Longecity : And the next question is: when do you plan to work with whole organisms, and not just with the cells in the cup?
Matthew O'Connor : Good question, and I have an encouraging answer. We are planning to start fundraising for mouse trials in the coming months. We write financial plans. Labs promised to grow us transgenicmice. We completely designed the mice we need. We found mice with the desired mutations. They are not as important as those with which we usually work in cell lines, but with other mice they would not have survived, since mitochondrial mutations are very harmful to health. But we have mice with moderate mutations, and we have already done experiments on their cells, and they are considered to be working. Therefore, I think that we will have mice soon, but only after a couple of years we will find out if we have fixed the mutation. However, we will have mice with our gene, probably in less than a year.

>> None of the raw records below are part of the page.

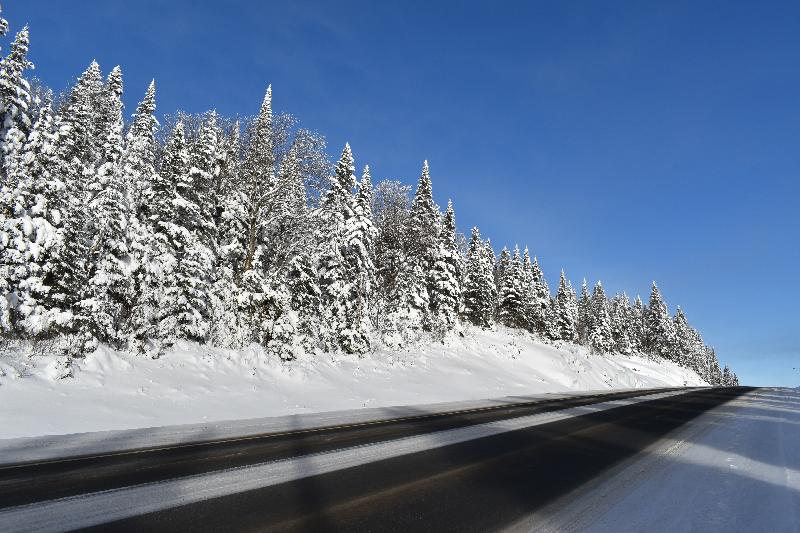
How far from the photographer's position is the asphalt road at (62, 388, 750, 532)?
15.4 ft

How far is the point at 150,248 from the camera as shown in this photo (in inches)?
716

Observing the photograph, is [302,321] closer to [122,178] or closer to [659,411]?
[122,178]

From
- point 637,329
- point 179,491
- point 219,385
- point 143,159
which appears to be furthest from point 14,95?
point 637,329

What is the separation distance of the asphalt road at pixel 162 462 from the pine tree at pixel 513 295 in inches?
2117

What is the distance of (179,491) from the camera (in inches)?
220

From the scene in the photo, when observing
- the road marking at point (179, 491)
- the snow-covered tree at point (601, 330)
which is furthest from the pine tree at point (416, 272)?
the snow-covered tree at point (601, 330)

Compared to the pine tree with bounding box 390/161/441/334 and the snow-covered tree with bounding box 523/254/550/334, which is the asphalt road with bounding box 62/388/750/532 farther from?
the snow-covered tree with bounding box 523/254/550/334

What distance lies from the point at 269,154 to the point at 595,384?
117ft

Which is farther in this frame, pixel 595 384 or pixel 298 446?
pixel 595 384

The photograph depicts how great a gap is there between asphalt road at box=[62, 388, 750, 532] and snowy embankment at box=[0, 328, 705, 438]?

Longecity : Sounds great. And the last question: you work with damaged mitochondria, and SENS aging theory says, hey, let's just fix the damageand everything will be much better. Do you have any thoughts on current products? Antioxidants like MitoQ or NAD + precursors , what do you think of them? Do you find them effective?
Matthew O'Connor : This is a difficult question, because it is not my field, but I will tell you my opinion. I would say that there are some preliminary studies indicating that increasing NAD + levels with the help of these dietary supplements can actually have some positive effect on your mitochondrial function. Whether they will improve your health or longevity is an unresolved question. But they could slightly improve energy production. Antioxidants aimed at mitochondriaare supposedly workers, but I do not recommend you run after them to the shops. And yet I believe that this area of research should pay attention. The era in which everyone talked about taking megadoses of vitamin C and E to try to remove all of the free radicals produced by mitochondria, is gone, as they do not get into your mitochondria. But some seem to fall into them. The problem is that this is a sensitive system, and it is better not to interfere in it. There have been experiments that have shown that some of these targeted antioxidants can remove free radicals unnecessarily well and actually damage the mitochondrial function. Therefore, I do not run to the stores for them, but follow the research.